Sherman Hemsley of TV's 'The Jeffersons' dies at 74
Actor was known for his brash, funny style
One of the brightest spots in Seventies TV comedy was by far "The
Jeffersons." With its catchy theme song, "Movin' on Up," the show
detailed the travails of an African American couple, played by Sherman
Hemsley and Isabel Sanford who ran a successful dry cleaning business in
Manhattan. Hemsley played the husband George Jefferson to the hilt, as a
brash, opinionated businessman. Hemsley passed away this week at the
age of 74.
Sherman Hemsley was found dead at his El Paso, Texas home. Police say there is no suspicion of foul play. Hemsley had no wife or children.
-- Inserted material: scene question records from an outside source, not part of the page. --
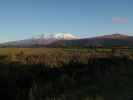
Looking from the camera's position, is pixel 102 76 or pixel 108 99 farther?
pixel 102 76

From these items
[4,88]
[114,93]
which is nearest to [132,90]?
[114,93]

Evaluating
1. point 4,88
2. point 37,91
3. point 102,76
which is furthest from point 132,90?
point 4,88

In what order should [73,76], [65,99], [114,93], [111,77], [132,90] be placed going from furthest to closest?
[111,77], [73,76], [132,90], [114,93], [65,99]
Hemsley originally played Jefferson as a semi-regular character on "All in the Family" from 1973 until 1975, when the spinoff "The Jeffersons" began an 11-season run on CBS.
For the first few years on "All in the Family," George Jefferson was never seen, only referred to by his wife, Louise. At the behest of the show's producers, Hemsley show's portrayed Jefferson as "pompous and feisty."
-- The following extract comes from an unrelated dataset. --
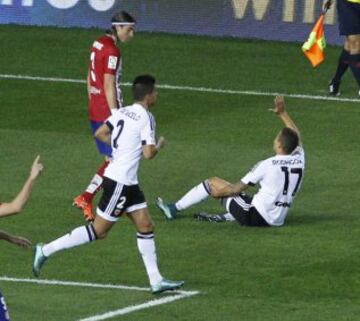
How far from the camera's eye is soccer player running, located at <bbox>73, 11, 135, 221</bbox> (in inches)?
757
What was so surprising to audiences at that time was that Jefferson was every bit as bigoted as his neighbor, Archie Bunker, played by Carroll O'Connor, referring to white people as "honkies."
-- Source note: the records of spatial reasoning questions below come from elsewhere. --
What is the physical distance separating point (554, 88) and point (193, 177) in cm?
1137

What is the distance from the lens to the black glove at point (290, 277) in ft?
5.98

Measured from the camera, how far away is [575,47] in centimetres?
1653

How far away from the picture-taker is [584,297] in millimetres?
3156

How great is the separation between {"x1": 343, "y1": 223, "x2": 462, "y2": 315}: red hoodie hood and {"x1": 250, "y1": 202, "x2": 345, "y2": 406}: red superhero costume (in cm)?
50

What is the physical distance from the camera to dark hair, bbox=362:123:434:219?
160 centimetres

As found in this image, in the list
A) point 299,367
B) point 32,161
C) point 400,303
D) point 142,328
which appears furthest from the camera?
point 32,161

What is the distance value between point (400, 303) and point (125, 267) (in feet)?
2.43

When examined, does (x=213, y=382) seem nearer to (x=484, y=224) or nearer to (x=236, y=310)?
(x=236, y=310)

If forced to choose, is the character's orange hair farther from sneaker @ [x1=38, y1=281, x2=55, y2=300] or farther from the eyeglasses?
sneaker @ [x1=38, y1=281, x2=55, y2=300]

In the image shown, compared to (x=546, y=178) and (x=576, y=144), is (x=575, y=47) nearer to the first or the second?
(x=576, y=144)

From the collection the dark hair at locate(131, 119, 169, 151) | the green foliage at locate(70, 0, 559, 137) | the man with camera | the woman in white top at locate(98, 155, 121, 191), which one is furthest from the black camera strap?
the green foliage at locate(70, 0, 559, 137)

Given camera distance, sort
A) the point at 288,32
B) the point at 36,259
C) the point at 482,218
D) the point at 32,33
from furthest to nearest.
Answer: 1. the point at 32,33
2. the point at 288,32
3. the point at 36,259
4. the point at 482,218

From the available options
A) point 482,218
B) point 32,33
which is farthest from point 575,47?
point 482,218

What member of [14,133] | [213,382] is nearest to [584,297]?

Mean and condescending to his neighbors, he was a perpetual thorn in the side of his son Lionel. His character was still wildly popular with TV audiences.
"By me loving Louise and Archie loving (his wife) Edith, you got away with being goofy and stupid," he said in 2003. "Because people said at least he loved something."
Former co-star Florence Johnston, who played the maid on the series, said she was shocked to hear he had died.
"I thought Sherman was doing very well . I am saddened to hear that Sherman has made his transition. We were trying to come up with a new show that we could participate in, but of course, that cannot happen now.
"Sherman was one of the most generous co-stars I have ever worked with. He happily set me up so that I could slam him, and I did the same for him. I shall miss him deeply."
Hemsley also played Deacon Ernest Frye in the sitcom "Amen."
Producer Norman Lear released a statement regarding Hemsley, "With the passing of Sherman Hemsley, the world loses one of its most unique comedic talents, and a lovely man." Lear claimed discovered Hemsley doing the Broadway play "Purlie." Lear remembered him "singing and dancing, and (Hemsley) was one of the most unique actors on the stage."
In 1990, he released an album, "Ain't That a Kick in the Head," and two years later another, entitled "Dance."
Hemsley was nominated for an Emmy in 1985 but lost to Bill Cosby.